§ SHORT EXERCISE 1
In the patent excerpt on reducing digital file size, how much space does a 60-second audio file encoded at 128 kbps always occupy?

§ SOURCE TEXT
※

Current assignee: I-CES (INNOVATIVE-COMPRESSION ENGINEERING SOLUTIONS); V(6N)
Priority date: 2004-07-23
Filing date: 2004-07-23
Publication date: 2008-12-25
Also published as: JP4772046B2; CA2574755A1; EP2037686A2; EP2037686A3; EP1779664A1; WO2006021626A1; JP2008507872A

Abstract

The invention concerns a method for reducing the size of raw or previously compressed data of a digital file from an audio and/or video source. It comprises an operational sequence including a step of desynchronizing original reading criteria of the file, said step involving the compression and the compacting of preserved data and a step of resynchronizing the desynchronized file enabling it to be viewed and/or read based on its original criteria of resolution and duration.

Description

This invention relates to a method of reducing the size of raw data or compressed data in a digital file, for example such as an audio file (characterised by its duration), a video file (characterised by its duration and its resolution) and an image file (characterised by its resolution).
It is particularly but not exclusively applicable to optimisation of data compression for existing or future software or hardware encoders or decoders and optimisation of storage supports for timed or untimed digital data.
It is particularly adapted to any hardware that already receives digital data compacted by known compression systems or any hardware ready to broadcast audio or video digital files using a known or future coding system.
In general, it is known that timed video media depend on time, their reproduction imposing elementary presentation actions regulated by time quanta. These timed media depend on their duration, expressed by a fixed number of samples per second for audio, and by a number of images per second for video.
The “display duration” of each sample, determined over one second, determines the duration and quality of the audio file. The combination of the total number of images (length) and the number of images per second (frame rate) generates the display duration of each video image and consequently the total duration of the video and then the total volume of data to be compacted.
This is why coding of a so-called timed digital file also obeys the duration rule, to the extent that the bit rate characterising the encoding quality is expressed in bytes per second or in kbits per second. Thus, an audio file with a duration of 60 seconds encoded at 128 kbps will always occupy 960 kbytes, regardless of the source quality and the amount of information contained in it. Even compression methods using variable bit rate algorithms are expressed in bytes per second.
The invention is particularly intended to solve the problems that arise due to increased optimisation of the compression rate of digital files, previously compressed or not compressed, without any additional perceptible quality degradation.
To achieve this, it discloses a method for reducing the size of raw data or previously compressed data in a digital file originating from an audio and/or a video source including the following steps:

- a step to desynchronise the original read criteria for the file including compression and compaction of the conserved data, and
- a resynchronisation step of the desynchronised file for its display and/or listening according to its resolution and original duration criteria.

If the method according to the invention concerns a timed digital file, it may more precisely include the following steps:

- deregulation of time quanta of the file using a predetermined deregulation coefficient so as to shorten the file duration and the number of items of data to be processed,
- recording of the deregulated file (accelerated),
- reproduction of the file in accordance with a process including:
  - detection of the deregulation coefficient, reproduction of original quanta by multiplying the duration of the processed file by the inverse of the regulation coefficient,
  - production of digital values reproduced on an appropriate scale with a pitch corresponding to the deregulation coefficient so as to obtain a processed file with codes (calorimetric or audio) conforming with the codes for the source.

※

§ WORKING DATA
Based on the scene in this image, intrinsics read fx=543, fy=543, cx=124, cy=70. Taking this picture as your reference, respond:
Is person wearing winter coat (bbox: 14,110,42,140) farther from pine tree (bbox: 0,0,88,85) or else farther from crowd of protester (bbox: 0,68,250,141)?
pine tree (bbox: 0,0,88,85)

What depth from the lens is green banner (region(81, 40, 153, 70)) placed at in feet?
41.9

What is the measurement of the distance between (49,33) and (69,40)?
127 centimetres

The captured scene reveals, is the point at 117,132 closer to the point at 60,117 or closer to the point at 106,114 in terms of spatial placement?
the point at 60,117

※

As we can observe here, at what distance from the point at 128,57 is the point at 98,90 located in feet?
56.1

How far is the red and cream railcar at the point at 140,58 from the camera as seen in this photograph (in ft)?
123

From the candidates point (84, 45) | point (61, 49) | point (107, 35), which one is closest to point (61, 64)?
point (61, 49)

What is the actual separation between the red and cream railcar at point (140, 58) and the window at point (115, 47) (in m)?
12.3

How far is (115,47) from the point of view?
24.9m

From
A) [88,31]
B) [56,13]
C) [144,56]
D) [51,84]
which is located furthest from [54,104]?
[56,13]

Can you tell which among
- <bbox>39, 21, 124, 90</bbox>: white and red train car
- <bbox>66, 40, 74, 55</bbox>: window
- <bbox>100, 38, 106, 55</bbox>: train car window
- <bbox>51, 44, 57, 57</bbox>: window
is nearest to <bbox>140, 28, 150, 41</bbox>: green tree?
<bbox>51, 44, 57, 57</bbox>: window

※

§ SHORT EXERCISE 2
Identify each line in the listing that contains the string "bbox" and copy those lines.

§ TASK RESPONSE 1
960 kbytes

§ TASK RESPONSE 2
Is person wearing winter coat (bbox: 14,110,42,140) farther from pine tree (bbox: 0,0,88,85) or else farther from crowd of protester (bbox: 0,68,250,141)?
pine tree (bbox: 0,0,88,85)
- <bbox>39, 21, 124, 90</bbox>: white and red train car
- <bbox>66, 40, 74, 55</bbox>: window
- <bbox>100, 38, 106, 55</bbox>: train car window
- <bbox>51, 44, 57, 57</bbox>: window
is nearest to <bbox>140, 28, 150, 41</bbox>: green tree?
<bbox>51, 44, 57, 57</bbox>: window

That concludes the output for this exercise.